Excerpt provided:

The Smith court, however, did not invalidate the condition in its entirety but remanded the matter to the trial court with instructions to either "strike the words 'including residential' or to specify that the court requires [defendant to] undergo residential treatment." (People v. Smith, supra, 79 Cal.App.5th at p. 905.) Thus, the problem was not the requirement that the defendant participate in treatment as directed by probation, but the specific inclusion of language authorizing possible residential treatment.

To the extent Gonzalez's challenge turns on the fact the conditions have no nexus to his crime, it is forfeited for his counsel's failure to raise it and give the court the opportunity to limit or modify the conditions. But treating this separations of powers challenge as one of law, we observe that unlike in People v. Smith, supra, 79 Cal.App.5th 897, the conditions challenged by Gonzalez here do not expressly provide for residential treatment. But because the conditions are broad enough to possibly encompass such treatment we will order the trial court to modify the conditions to either eliminate residential treatment as an option or specify that they include residential treatment only if ordered by the court. (Accord, People v. Smith, supra, 79 Cal.App.5th at p. 905.) Further if, at some point, the probation officer exercises the delegated authority to select a program that Gonzalez believes is unnecessary or inappropriate, he can seek judicial intervention by moving to modify the probation order to ensure that the program is necessary and properly related to his rehabilitation. (See People v. Penoli, supra, 46 Cal.App.4th at p. 308.)

B. Residence and Employment Condition

Gonzalez contends probation condition 10g, requiring him to obtain probation officer approval of his residence and employment, is unconstitutionally overbroad and violates his constitutional rights to travel and association. According to him, it impermissibly infringes on his rights as did the residence approval condition in People v. Bauer (1989) 211 Cal.App.3d 937, in that it gives the probation officer "unfettered discretion" or "broad power over his living and working situation" and permits the officer to disapprove his residence or employment "for any reason or no reason at all." He asks us to strike the condition or modify it to state he must "[k]eep the probation officer informed of place of residence and employment and give written notice to the probation officer within twenty-four (24) hours prior to a change in residence."

Collected material:

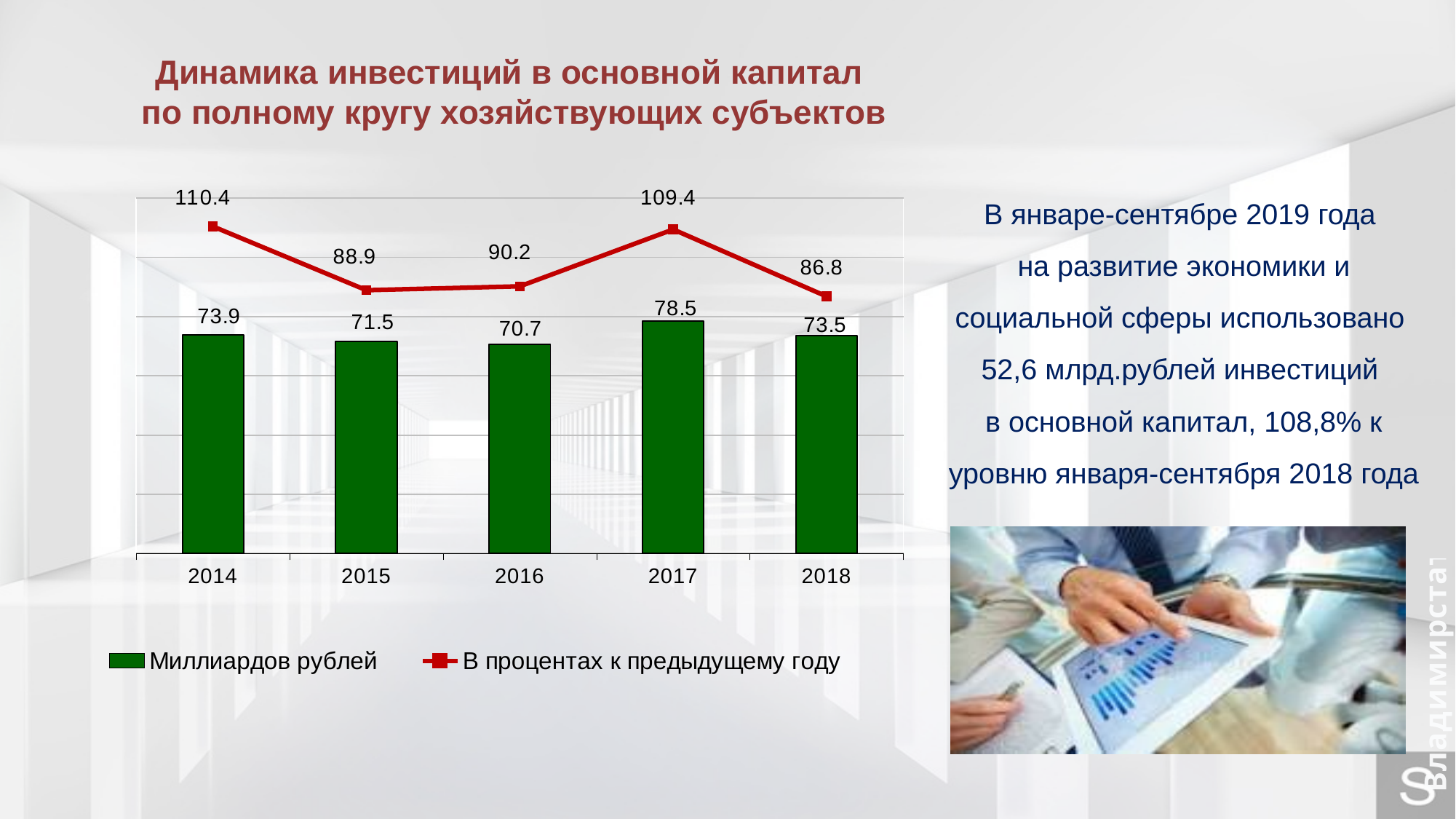
What is the value of 'Миллиардов рублей' for 2016? 70.7 Which is larger, the 'В процентах к предыдущему году' value for 2015 or for 2016? 2016 How many series does the chart legend list? 2 What is the value of 'В процентах к предыдущему году' for 2018? 86.8 What colour are the bars for 'Миллиардов рублей'? Green How many years are shown on the x axis of the chart? 5 Which year has the lowest value of 'В процентах к предыдущему году'? 2018 What kind of chart is shown on the slide? Combined bar and line chart What is the value of 'В процентах к предыдущему году' for 2014? 110.4 Which year has the highest value of 'Миллиардов рублей'? 2017 What is the difference between the 'Миллиардов рублей' values for 2017 and 2016? 7.8 What is the value of 'Миллиардов рублей' for 2017? 78.5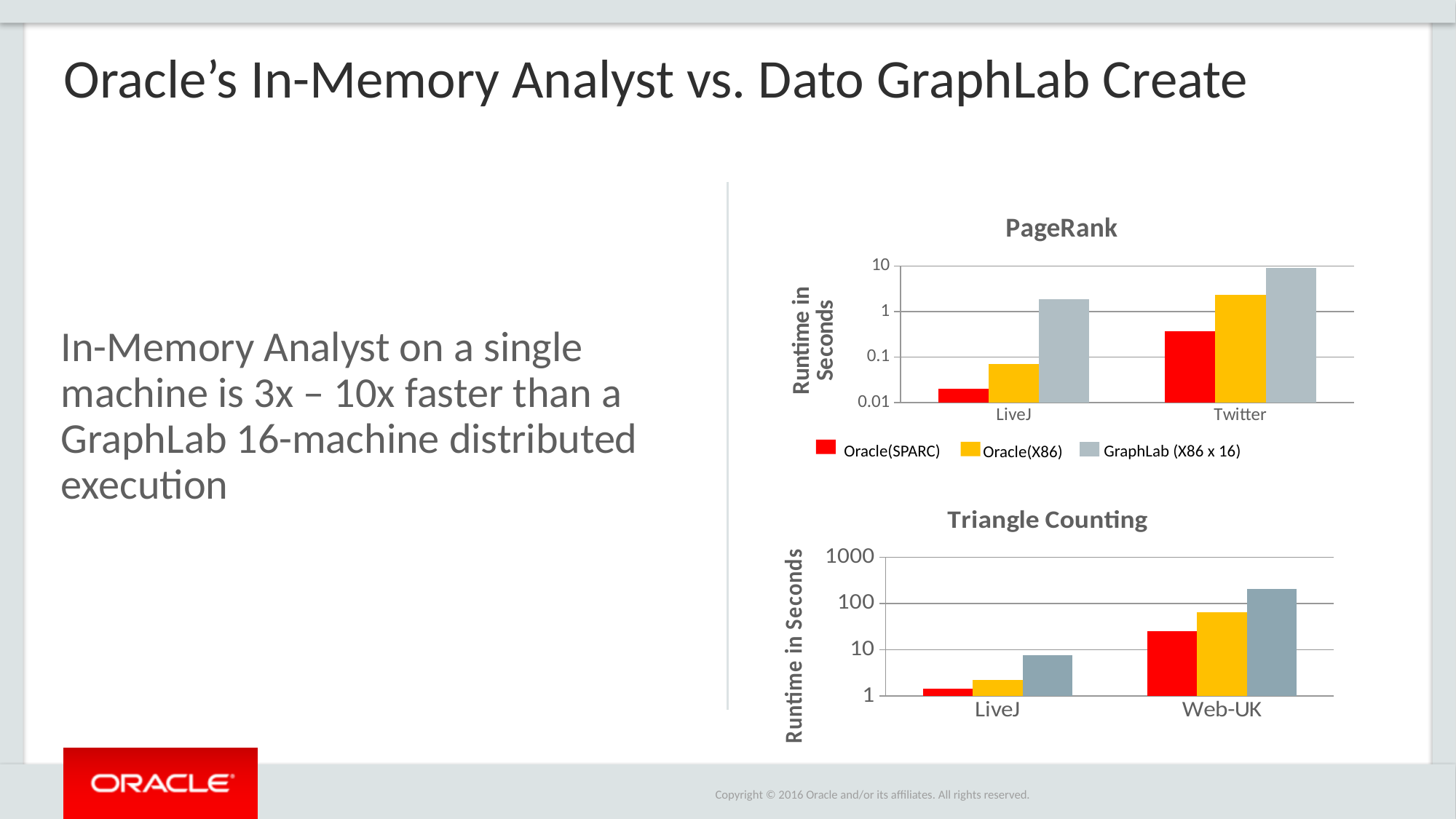
In the PageRank chart, is the value for Oracle(SPARC) on LiveJ greater or less than 0.1? less What kind of chart is the PageRank chart? bar chart In the PageRank chart, is the value for Oracle(SPARC) on Twitter greater or less than 1? less In the PageRank chart, which series has the highest runtime for Twitter? GraphLab (X86 x 16) How many categories are shown on the x axis of the Triangle Counting chart? 2 In the Triangle Counting chart, which is larger for LiveJ: Oracle(X86) or GraphLab (X86 x 16)? GraphLab (X86 x 16) In the Triangle Counting chart, is the value for GraphLab (X86 x 16) on Web-UK greater or less than 100? greater What is the y-axis label of the Triangle Counting chart? Runtime in Seconds How many series does the legend list for the PageRank chart? 3 In the PageRank chart, which series has the lowest runtime for LiveJ? Oracle(SPARC)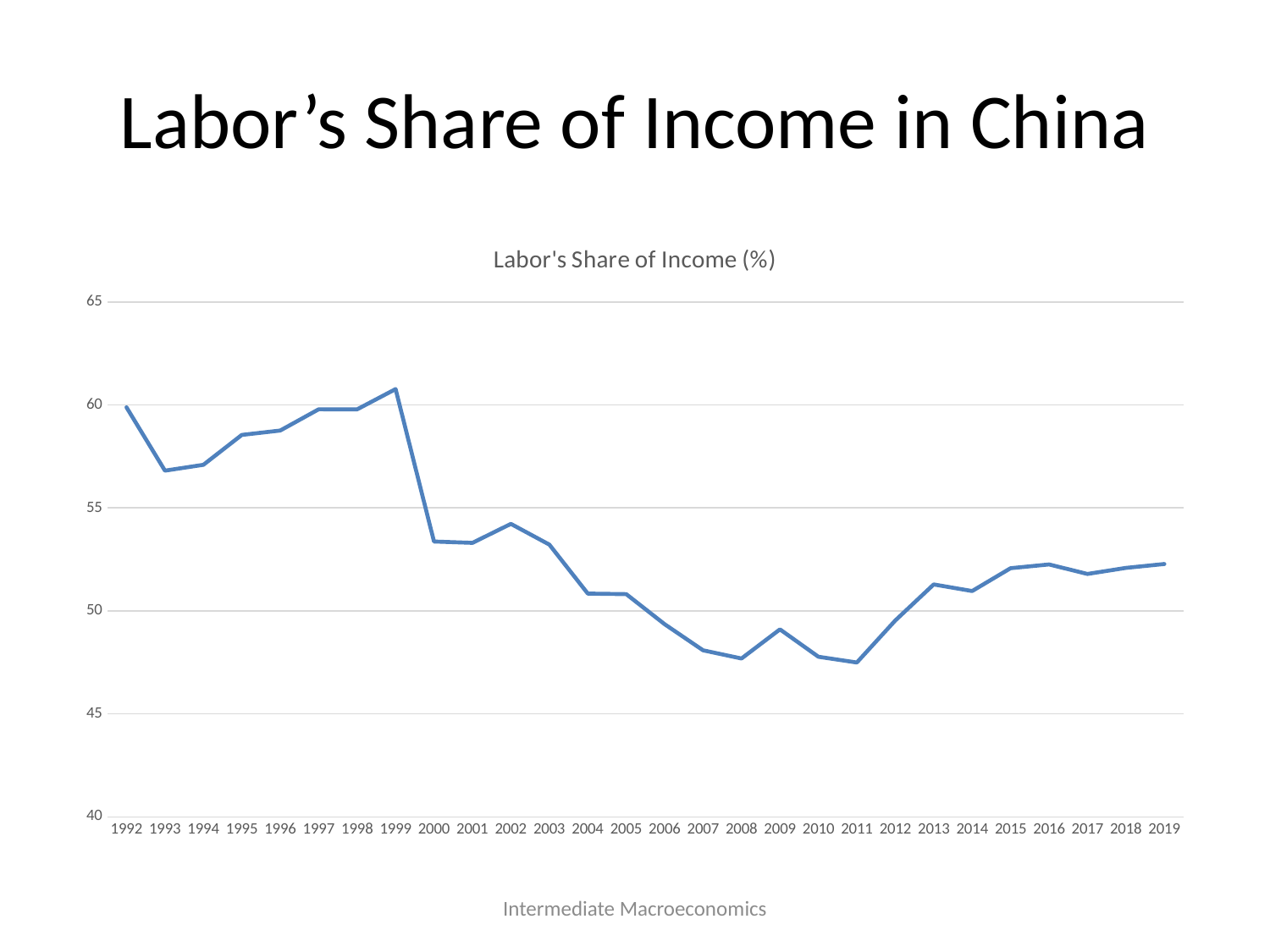
Which year has the larger value, 2011 or 2013? 2013 Which year has the larger value, 1992 or 2019? 1992 What is the title of the chart? Labor's Share of Income (%) Does labor's share of income rise or fall between 2011 and 2019? rise How many years are plotted along the x axis? 28 Is the value for 2019 greater or less than 50? greater What kind of chart is shown on the slide? line chart In which year is labor's share of income highest? 1999 Is the value for 1992 greater or less than 55? greater Is the value for 2007 greater or less than 50? less Does labor's share of income rise or fall between 1999 and 2011? fall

Exercise goal:
Please reproduce the passage of the court opinion excerpt above between "The Smith court, however, did" and "possible residential treatment.", inclusive.

Task result:
The Smith court, however, did not invalidate the condition in its entirety but remanded the matter to the trial court with instructions to either "strike the words 'including residential' or to specify that the court requires [defendant to] undergo residential treatment." (People v. Smith, supra, 79 Cal.App.5th at p. 905.) Thus, the problem was not the requirement that the defendant participate in treatment as directed by probation, but the specific inclusion of language authorizing possible residential treatment.